=== SOURCE EXTRACT ===
+--

Binary outcomes are:

Either 0 or 1
What we really want to model is $P(Y=1)$, a probability between 0 and 1

Linear regression can predict probabilities outside [0, 1] (impossible!) and the normality assumption makes no sense for binary data.

Concrete example: If we model churn with linear regression and get $\hat{y} = 1.3$ for a customer, what's their churn probability? 130%? Impossible.

Problem 3: Positive Continuous Data¶

Example: Insurance claim amounts, time until failure, income.

Positive continuous data is:

Strictly positive
Often right-skewed
Variance often proportional to mean (or mean squared)

Linear regression can predict negative values and assumes the wrong variance structure.

+--

=== PROVIDED RECORDS ===
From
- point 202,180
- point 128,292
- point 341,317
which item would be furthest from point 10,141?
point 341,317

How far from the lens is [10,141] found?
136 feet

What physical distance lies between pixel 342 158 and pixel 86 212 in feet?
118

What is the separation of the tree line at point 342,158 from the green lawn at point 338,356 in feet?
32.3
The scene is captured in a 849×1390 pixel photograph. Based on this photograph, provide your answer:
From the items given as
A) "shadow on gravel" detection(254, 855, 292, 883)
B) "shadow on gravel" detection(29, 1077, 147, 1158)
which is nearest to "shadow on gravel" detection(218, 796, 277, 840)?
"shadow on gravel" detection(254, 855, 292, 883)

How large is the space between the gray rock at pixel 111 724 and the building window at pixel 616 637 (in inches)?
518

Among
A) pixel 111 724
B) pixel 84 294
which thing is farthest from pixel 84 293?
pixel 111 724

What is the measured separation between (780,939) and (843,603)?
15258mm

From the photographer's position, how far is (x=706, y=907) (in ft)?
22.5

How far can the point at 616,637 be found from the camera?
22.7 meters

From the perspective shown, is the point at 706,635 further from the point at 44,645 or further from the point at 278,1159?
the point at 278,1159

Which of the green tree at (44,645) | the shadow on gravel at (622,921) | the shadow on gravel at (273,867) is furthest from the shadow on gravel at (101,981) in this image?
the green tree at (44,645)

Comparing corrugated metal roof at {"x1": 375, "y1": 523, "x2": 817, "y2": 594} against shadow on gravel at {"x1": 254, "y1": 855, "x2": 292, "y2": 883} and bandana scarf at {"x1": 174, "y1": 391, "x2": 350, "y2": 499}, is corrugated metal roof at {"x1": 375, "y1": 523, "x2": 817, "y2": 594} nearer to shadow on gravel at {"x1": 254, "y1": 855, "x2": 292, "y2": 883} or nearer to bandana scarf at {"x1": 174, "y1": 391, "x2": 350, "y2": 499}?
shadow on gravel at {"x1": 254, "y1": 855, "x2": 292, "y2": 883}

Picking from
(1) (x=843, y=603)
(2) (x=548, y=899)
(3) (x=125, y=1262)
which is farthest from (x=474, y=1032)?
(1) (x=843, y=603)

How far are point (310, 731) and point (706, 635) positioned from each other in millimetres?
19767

+--

Repeat everything in the regression text above from "Problem 3: Positive" down to "wrong variance structure.", word for word.

=== ANSWER TO THIS EXERCISE ===
Problem 3: Positive Continuous Data¶

Example: Insurance claim amounts, time until failure, income.

Positive continuous data is:

Strictly positive
Often right-skewed
Variance often proportional to mean (or mean squared)

Linear regression can predict negative values and assumes the wrong variance structure.